[Records shown Boundary: Start]

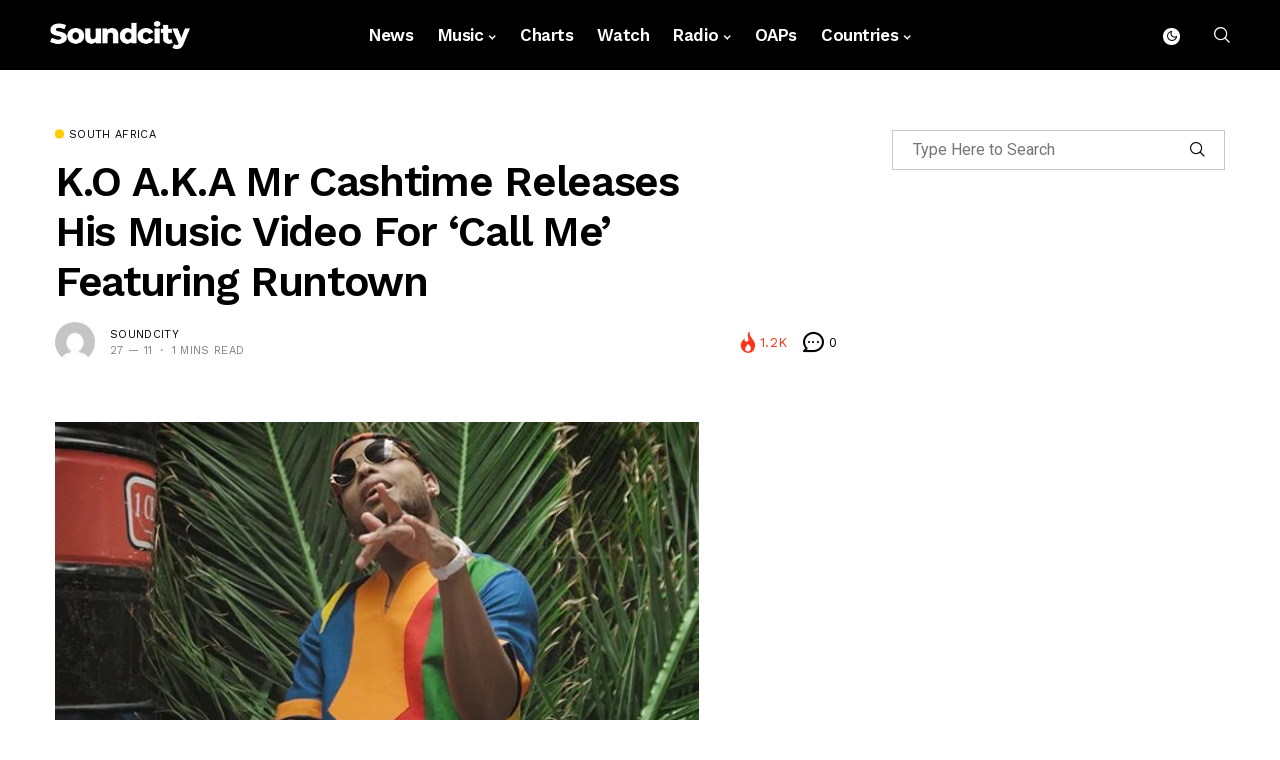

--- FILE ---
content_type: text/html; charset=utf-8
request_url: https://www.google.com/recaptcha/api2/aframe
body_size: 252
content:
<!DOCTYPE HTML><html><head><meta http-equiv="content-type" content="text/html; charset=UTF-8"></head><body><script nonce="WRAYFL5YwlbF4OSND2UvXw">/** Anti-fraud and anti-abuse applications only. See google.com/recaptcha */ try{var clients={'sodar':'https://pagead2.googlesyndication.com/pagead/sodar?'};window.addEventListener("message",function(a){try{if(a.source===window.parent){var b=JSON.parse(a.data);var c=clients[b['id']];if(c){var d=document.createElement('img');d.src=c+b['params']+'&rc='+(localStorage.getItem("rc::a")?sessionStorage.getItem("rc::b"):"");window.document.body.appendChild(d);sessionStorage.setItem("rc::e",parseInt(sessionStorage.getItem("rc::e")||0)+1);localStorage.setItem("rc::h",'1769177467750');}}}catch(b){}});window.parent.postMessage("_grecaptcha_ready", "*");}catch(b){}</script></body></html>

[Records shown Boundary: End]

◆ Work instructions ◆
With the pictures set aside, please write out all of the records above exactly.

◆ Task solution ◆
--- FILE ---
content_type: text/html; charset=utf-8
request_url: https://www.google.com/recaptcha/api2/aframe
body_size: 252
content:
<!DOCTYPE HTML><html><head><meta http-equiv="content-type" content="text/html; charset=UTF-8"></head><body><script nonce="WRAYFL5YwlbF4OSND2UvXw">/** Anti-fraud and anti-abuse applications only. See google.com/recaptcha */ try{var clients={'sodar':'https://pagead2.googlesyndication.com/pagead/sodar?'};window.addEventListener("message",function(a){try{if(a.source===window.parent){var b=JSON.parse(a.data);var c=clients[b['id']];if(c){var d=document.createElement('img');d.src=c+b['params']+'&rc='+(localStorage.getItem("rc::a")?sessionStorage.getItem("rc::b"):"");window.document.body.appendChild(d);sessionStorage.setItem("rc::e",parseInt(sessionStorage.getItem("rc::e")||0)+1);localStorage.setItem("rc::h",'1769177467750');}}}catch(b){}});window.parent.postMessage("_grecaptcha_ready", "*");}catch(b){}</script></body></html>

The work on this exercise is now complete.